УСЛОВИЯ ЗАДАНИЙ -
A: Кого, согласно тексту о героях Ремарка, убивает Эрнст Гребер во «Времени жить и времени умирать»?
B: Перепишите без изменений фрагмент текста о героях Ремарка, начиная со слов «Стоит также отметить, что» и заканчивая словами «расправы со злодеем.».
C: Перечислите все произведения Ремарка, упомянутые в тексте о героях Ремарка.

ТЕКСТ ДЛЯ ЧТЕНИЯ -
========================

Гибель Готтфрида Ленца в «Трех товарищах» для его друзей является потерей куда более страшной, чем стала бы гибель всего окружавшего мира.
Стоит также отметить, что герои Ремарка в своем индивидуализме отнюдь не пассивны.
Они борются со злом по мере возможностей и внутренних побуждений.
Борьба идет от простой схватки с нарождающимися нацистами («Черный обелиск») или будущим «Гитлерюгендом» («Возвращение») до прямого активного выступления.
В повестях о второй мировой войне, превзошедшей первую по своей звериной сути, часто повторяется мотив расправы со злодеем.
Обычно это убийство личного врага или месть безжалостному палачу («Триумфальная арка» «Возлюби ближнего», «Ночь в Лиссабоне»).
Высшая форма благородного взрыва описана во «Времени жить и времени умирать», когда Эрнст Гребер убивает изувера Штейнбреннера – однополчанина, не сделавшего лично ему ничего плохого.
Но может ли убийство быть благородным делом?
Конечно же, может; Ремарк не толстовец, физическое уничтожение насильника для него есть акт гуманный.
Впрочем, как и для любого всерьез пострадавшего человека.

========================

ФРАГМЕНТЫ ДАННЫХ -
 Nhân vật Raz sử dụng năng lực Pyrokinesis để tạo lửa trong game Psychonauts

========================

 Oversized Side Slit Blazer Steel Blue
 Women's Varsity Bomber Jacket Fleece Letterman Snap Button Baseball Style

========================

ОТВЕТЫ К ЗАДАНИЯМ -
A: Эрнст Гребер убивает изувера Штейнбреннера, своего однополчанина.

B:
Стоит также отметить, что герои Ремарка в своем индивидуализме отнюдь не пассивны.
Они борются со злом по мере возможностей и внутренних побуждений.
Борьба идет от простой схватки с нарождающимися нацистами («Черный обелиск») или будущим «Гитлерюгендом» («Возвращение») до прямого активного выступления.
В повестях о второй мировой войне, превзошедшей первую по своей звериной сути, часто повторяется мотив расправы со злодеем.

C: «Три товарища», «Черный обелиск», «Возвращение», «Триумфальная арка», «Возлюби ближнего», «Ночь в Лиссабоне», «Время жить и время умирать».